__Data for the task__.
————

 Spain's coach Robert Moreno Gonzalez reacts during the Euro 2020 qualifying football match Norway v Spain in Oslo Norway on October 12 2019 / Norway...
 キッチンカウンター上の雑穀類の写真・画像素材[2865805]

————

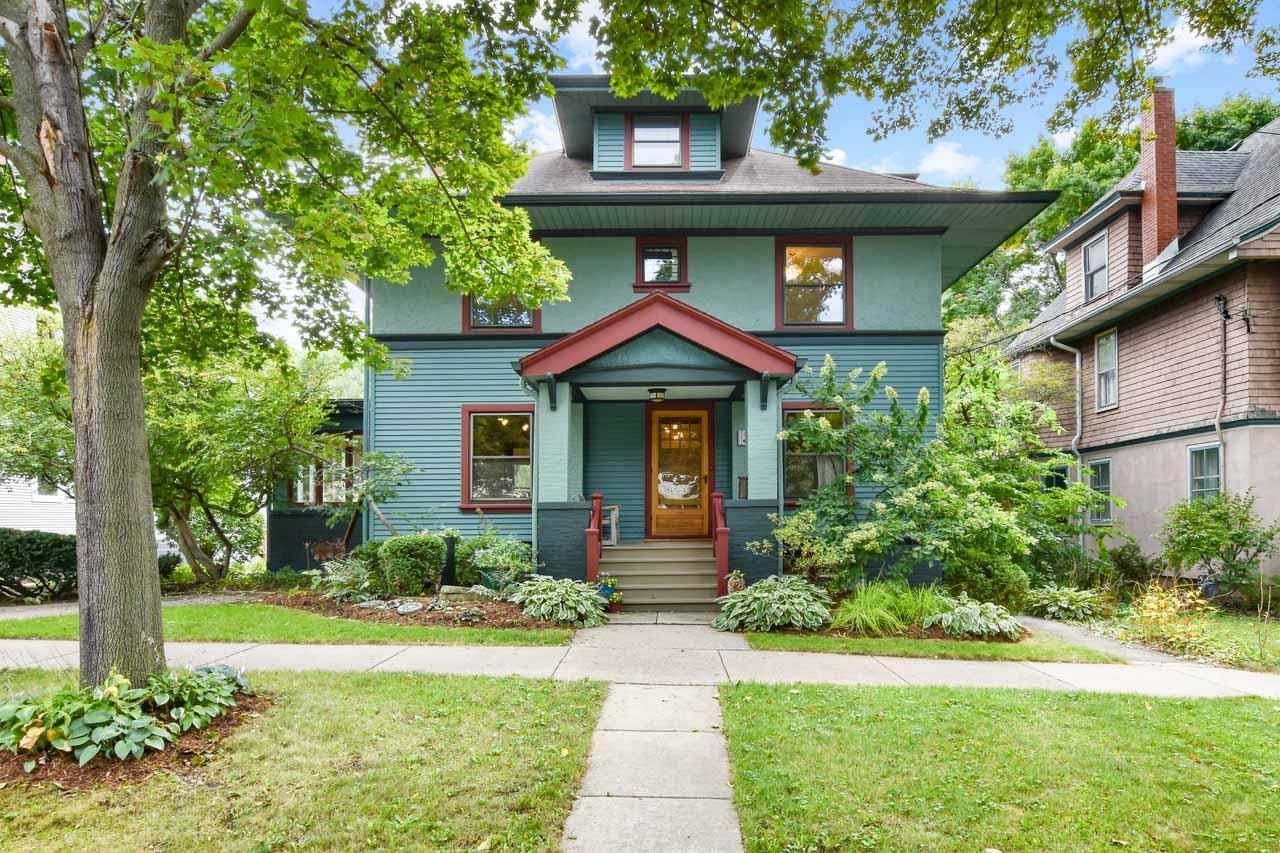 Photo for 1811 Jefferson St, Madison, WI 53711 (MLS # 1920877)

————

__Task item__.
Would you please copy exactly the part of the entries above that begins at the line containing "Spain's coach Robert" and ends at the line containing "キッチンカウンター上の雑穀類の写真・画像素材[2865805]", both lines included?

__Task answer__.
 Spain's coach Robert Moreno Gonzalez reacts during the Euro 2020 qualifying football match Norway v Spain in Oslo Norway on October 12 2019 / Norway...
 キッチンカウンター上の雑穀類の写真・画像素材[2865805]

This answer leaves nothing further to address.